# Extrait fourni:
LE
DÉLUGE
ou
MÉDITATIONS SUR LES
CHAPITRES VI ET VII DE LA
GENÈSE.
VI
DIEU ORDONNE À NOÉ D'ENTRER
DANS L'ARCHE. - LE PATRIARCHE OBÉIT. -
L'ÉTERNEL FERME LA PORTE DE L'ARCHE SUR LUI.
- LES EAUX ÉLÈVENT L'ARCHE QUI'
FLOTTE AU DESSUS. - TOUT PÉRIT,
EXCEPTÉ CE QUI EST DANS L'ARCHE.
Le moment était venu où Dieu
allait rendre à chacun selon ses oeuvres ;
à Noé selon sa foi et son
obéissance ; au monde des impies selon son
impiété. - « Dites au juste,
que bien lui sera, car les justes mangeront le
fruit de leurs oeuvres. Malheur au méchant
qui ne cherche qu'à faire mal, car la
rétribution de ses mains lui sera faite
»
(Esaïe III, 10, 11). «
L'intégrité des hommes droits les
conduit, mais la perversité des perfides les
détruit »
(Prov. XI, 3). « La crainte
de l'Éternel accroît le nombre des
jours, mais les ans des méchants seront
retranchés. L'espérance des justes
n'est que joie, mais l'attente des méchants
périra »
(Prov. X, 28).
Ainsi en fut-il au temps du
déluge. Noé, appuyé sur la
force de Dieu, venait d'achever la construction de
l'arche, entreprise longue et difficile. En cela,
il avait éprouvé que Dieu ne nous
commande rien qu'Il ne veuille et ne puisse faire
en nous et par nous. Alors l'Éternel lui dit
: « Entre, toi et ta maison dans l'arche,
car je t'ai vu juste en ce temps-ci. »

# Tâches:
**A.** Résumez la méditation sur le déluge en deux phrases.
**B.** Réécrivez sous forme de liste le paragraphe de la méditation sur le déluge qui commence par « Ainsi en fut-il », en conservant ses faits principaux.
**C.** Prolongez la méditation sur le déluge à partir de sa dernière phrase, dans le même style.
Les enregistrements ne sont d'aucune utilité pour ce travail.

[Enregistrements d'annotation de contours]
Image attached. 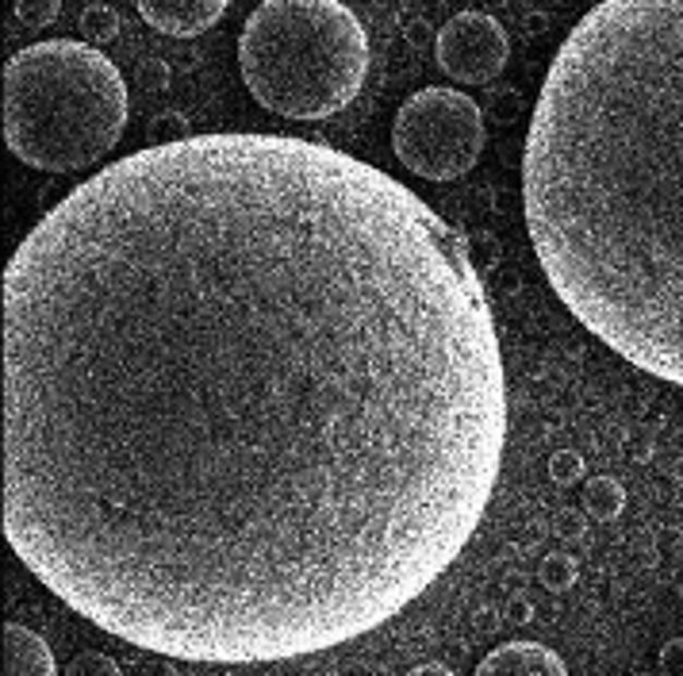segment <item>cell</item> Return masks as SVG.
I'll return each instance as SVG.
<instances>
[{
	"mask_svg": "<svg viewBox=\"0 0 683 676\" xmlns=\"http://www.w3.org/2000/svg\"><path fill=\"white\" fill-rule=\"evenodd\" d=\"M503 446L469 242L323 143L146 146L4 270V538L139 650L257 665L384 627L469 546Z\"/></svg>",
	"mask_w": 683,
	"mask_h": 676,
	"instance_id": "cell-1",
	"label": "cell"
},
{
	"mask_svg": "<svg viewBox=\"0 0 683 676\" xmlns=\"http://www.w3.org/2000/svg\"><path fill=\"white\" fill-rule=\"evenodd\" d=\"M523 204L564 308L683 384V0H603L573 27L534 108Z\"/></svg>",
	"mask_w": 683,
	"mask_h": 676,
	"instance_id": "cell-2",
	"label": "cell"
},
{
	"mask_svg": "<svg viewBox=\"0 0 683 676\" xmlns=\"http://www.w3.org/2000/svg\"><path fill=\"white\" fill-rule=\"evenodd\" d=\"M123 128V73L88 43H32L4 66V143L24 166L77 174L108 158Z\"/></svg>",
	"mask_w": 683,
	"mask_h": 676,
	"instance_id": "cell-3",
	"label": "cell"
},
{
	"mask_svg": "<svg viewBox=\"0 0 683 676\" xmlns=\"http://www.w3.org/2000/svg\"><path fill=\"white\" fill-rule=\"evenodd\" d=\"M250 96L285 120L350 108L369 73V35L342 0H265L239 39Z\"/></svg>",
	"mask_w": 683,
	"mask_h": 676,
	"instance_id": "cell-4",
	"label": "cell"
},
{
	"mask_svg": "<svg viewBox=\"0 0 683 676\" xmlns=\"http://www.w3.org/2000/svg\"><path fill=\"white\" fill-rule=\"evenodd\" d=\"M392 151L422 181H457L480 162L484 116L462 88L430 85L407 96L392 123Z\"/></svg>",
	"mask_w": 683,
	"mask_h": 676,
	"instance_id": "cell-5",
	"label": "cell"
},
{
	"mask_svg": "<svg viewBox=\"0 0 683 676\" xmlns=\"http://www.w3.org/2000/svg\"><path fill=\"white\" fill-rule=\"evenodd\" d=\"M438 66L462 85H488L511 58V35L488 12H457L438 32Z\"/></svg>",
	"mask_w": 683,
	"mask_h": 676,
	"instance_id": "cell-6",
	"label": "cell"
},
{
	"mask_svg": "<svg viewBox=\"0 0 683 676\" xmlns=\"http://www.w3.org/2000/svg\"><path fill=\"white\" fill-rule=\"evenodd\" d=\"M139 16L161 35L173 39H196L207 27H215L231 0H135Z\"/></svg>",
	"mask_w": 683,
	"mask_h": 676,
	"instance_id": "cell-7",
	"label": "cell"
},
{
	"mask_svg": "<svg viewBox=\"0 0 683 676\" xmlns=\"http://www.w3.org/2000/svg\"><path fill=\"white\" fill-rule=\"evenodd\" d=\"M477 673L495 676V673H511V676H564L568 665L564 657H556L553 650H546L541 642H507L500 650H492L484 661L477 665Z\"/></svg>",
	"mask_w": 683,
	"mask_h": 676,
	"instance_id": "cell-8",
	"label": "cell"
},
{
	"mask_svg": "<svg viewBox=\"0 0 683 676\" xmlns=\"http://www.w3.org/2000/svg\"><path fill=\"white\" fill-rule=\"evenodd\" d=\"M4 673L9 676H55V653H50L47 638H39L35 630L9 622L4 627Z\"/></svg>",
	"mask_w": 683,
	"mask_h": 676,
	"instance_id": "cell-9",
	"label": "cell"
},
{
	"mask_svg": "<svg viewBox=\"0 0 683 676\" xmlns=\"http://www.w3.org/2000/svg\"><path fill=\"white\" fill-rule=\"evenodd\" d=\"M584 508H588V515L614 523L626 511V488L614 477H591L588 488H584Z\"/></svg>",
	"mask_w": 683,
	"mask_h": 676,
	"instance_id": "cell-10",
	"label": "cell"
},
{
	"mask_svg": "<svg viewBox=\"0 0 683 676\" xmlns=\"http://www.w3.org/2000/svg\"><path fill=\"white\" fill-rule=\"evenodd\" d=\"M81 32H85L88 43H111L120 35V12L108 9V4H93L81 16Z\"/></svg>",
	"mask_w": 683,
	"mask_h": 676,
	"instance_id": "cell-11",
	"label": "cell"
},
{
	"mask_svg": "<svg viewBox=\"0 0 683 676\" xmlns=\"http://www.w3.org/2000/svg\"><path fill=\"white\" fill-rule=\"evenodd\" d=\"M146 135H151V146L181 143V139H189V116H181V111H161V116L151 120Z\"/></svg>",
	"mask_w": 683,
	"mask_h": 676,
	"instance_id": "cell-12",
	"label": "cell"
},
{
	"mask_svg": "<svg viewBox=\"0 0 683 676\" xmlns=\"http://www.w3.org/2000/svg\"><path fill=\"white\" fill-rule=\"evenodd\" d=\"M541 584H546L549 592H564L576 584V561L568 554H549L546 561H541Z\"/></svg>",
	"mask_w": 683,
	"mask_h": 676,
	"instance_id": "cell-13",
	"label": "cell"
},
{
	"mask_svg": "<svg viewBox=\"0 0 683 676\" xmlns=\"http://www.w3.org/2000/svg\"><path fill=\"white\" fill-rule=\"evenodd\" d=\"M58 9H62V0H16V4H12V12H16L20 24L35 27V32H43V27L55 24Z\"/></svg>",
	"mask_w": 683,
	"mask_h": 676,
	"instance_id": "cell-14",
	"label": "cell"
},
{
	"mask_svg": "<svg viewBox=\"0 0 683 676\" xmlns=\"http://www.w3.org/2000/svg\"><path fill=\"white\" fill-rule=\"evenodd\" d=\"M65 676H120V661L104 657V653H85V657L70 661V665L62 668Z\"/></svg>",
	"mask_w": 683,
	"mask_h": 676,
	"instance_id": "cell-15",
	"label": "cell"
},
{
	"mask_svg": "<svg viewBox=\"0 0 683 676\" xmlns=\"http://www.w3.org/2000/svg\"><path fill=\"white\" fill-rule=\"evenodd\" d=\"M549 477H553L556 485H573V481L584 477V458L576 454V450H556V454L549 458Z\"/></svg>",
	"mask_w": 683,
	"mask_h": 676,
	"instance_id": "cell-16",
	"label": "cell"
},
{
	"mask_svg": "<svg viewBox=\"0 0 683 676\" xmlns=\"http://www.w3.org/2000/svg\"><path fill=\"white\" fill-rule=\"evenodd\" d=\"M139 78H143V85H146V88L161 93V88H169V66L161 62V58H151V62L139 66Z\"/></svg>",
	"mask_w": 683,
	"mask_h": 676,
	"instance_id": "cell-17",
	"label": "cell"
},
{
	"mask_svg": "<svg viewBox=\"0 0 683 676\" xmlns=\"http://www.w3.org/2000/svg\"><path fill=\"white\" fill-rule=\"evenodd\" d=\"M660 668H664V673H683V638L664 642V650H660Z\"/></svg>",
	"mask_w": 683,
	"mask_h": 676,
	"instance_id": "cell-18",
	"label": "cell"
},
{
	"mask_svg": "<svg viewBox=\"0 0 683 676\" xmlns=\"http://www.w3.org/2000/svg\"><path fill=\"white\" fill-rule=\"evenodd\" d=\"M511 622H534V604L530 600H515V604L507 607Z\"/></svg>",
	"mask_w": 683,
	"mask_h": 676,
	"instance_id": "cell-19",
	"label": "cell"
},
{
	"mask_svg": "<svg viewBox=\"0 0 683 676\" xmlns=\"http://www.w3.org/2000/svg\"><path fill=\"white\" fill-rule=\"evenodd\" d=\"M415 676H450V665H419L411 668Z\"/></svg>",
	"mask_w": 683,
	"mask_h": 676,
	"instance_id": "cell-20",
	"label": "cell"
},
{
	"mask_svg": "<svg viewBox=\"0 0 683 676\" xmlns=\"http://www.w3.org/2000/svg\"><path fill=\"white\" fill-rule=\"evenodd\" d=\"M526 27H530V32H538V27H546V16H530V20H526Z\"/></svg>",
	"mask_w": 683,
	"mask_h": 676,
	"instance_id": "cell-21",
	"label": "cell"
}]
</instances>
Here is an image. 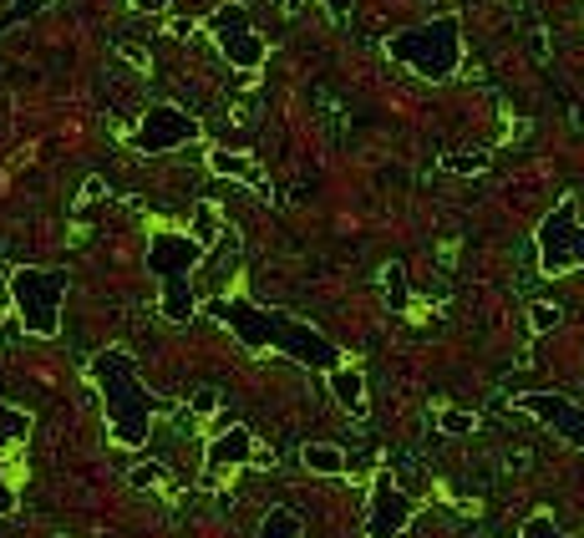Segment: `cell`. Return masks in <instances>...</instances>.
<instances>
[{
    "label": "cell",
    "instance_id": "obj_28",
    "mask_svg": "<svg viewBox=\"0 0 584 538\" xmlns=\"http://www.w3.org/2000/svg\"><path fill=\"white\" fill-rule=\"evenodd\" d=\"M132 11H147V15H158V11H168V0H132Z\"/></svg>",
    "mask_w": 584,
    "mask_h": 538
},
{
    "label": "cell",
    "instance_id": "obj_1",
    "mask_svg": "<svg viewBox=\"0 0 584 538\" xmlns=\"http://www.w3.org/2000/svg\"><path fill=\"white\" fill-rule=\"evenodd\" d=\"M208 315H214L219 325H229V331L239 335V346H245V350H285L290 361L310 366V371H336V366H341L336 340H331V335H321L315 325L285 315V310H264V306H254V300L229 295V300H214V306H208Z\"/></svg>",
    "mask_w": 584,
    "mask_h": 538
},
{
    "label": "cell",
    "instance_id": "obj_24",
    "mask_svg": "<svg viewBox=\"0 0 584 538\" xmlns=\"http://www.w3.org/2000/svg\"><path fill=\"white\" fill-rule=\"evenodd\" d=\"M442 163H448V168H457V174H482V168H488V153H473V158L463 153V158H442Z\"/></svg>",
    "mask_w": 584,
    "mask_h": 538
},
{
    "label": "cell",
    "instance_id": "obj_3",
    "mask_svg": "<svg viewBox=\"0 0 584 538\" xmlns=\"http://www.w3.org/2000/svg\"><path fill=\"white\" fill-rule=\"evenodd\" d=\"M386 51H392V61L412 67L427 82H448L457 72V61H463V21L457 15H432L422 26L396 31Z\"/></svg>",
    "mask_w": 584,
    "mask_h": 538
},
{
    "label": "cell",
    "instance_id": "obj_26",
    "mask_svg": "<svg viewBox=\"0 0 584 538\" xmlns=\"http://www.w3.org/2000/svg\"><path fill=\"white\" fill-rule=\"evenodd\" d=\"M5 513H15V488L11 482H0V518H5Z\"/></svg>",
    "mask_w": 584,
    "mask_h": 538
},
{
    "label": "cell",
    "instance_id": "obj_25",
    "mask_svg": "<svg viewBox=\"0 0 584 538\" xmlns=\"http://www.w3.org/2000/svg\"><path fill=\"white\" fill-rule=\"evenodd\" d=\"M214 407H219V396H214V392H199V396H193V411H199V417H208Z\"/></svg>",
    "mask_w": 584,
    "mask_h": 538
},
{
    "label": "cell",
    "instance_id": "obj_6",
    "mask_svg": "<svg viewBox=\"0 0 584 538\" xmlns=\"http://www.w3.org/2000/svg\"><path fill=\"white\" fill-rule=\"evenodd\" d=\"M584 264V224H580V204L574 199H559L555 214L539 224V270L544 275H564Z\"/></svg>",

# Corrigé de l'exercice:
**A.** Le moment était venu où Dieu allait rendre à chacun selon ses œuvres : à Noé selon sa foi et son obéissance, au monde des impies selon son impiété, ainsi que l'annoncent des passages d'Ésaïe et des Proverbes. Noé, appuyé sur la force de Dieu, venait d'achever la longue et difficile construction de l'arche, et l'Éternel lui ordonna d'y entrer avec sa maison, car Il l'avait vu juste en ce temps-là.

**B.**
- Il en fut ainsi au temps du déluge.
- Noé, appuyé sur la force de Dieu, venait d'achever l'arche, entreprise longue et difficile.
- Il avait ainsi éprouvé que Dieu ne commande rien qu'Il ne veuille et ne puisse faire en nous et par nous.
- L'Éternel lui ordonna d'entrer dans l'arche avec sa maison, car Il l'avait vu juste en ce temps-là.

**C.**
C'est la seconde fois que Dieu fait
remarquer le contraste de la foi et de
l'obéissance de Noé avec
l'incrédulité et la rébellion
des hommes de son temps. Il le fait sûrement
pour notre instruction et pour nous apprendre que
si nous savons nous séparer de la multitude
par notre conduite, Dieu saura au jour des
rétributions nous séparer d'elle par
un jugement de miséricorde.
La foi de Noé l'avait fait
triompher des objections de
l'incrédulité, elle le fit triompher
du fléau débordé qui emporta
tout ce qui l'entourait. Ainsi, comme le dit le
psalmiste, en un déluge de grandes eaux,
elles ne l'atteignirent point. Noé n'avait
pas raisonné comme les incrédules, il
ne périt pas comme eux. Ainsi « le
Seigneur saura délivrer de l'épreuve
ceux qui l'honorent »
(2 Pierre II, 9). Ainsi « le
Seigneur sera glorifié dans ses saints, et
rendu admirable dans tous ceux qui auront cru, au
jour où Il exercera la vengeance avec des
flammes de feu contre ceux qui ne connaissent point
Dieu et qui n'obéissent pas à
l'Évangile de notre Seigneur
Jésus-Christ »
(2 Thess. I, 7-10). Alors on verra
« la différence qu'il y a entre le
juste et le méchant, entre celui qui sert
Dieu et celui qui ne le sert pas »
(Malach. III, 18). Alors chacun dira
: « Quoi qu'il en soit, il y a une
récompense pour le juste ; quoi qu'il en
soit, il y a un Dieu qui juge la terre »
(Ps. LVIII, 11).
Il vaut donc la peine d'être
chrétien, de souffrir avec Christ et de
porter son opprobre, afin d'être mis à
couvert au jour de l'indignation. Quel
encouragement à lutter contre le torrent
d'une incrédulité et d'une corruption
générales! Quel encouragement
à briller comme un flambeau au milieu de la
génération tortue et perverse, et
à se déclarer pour l'Éternel,
fût-on seul comme Elie en présence des
quatre cents prophètes des bocages, et au
milieu d'un peuple de Dieu, lâche et
indécis, qui flotte entre Dieu et Bahal !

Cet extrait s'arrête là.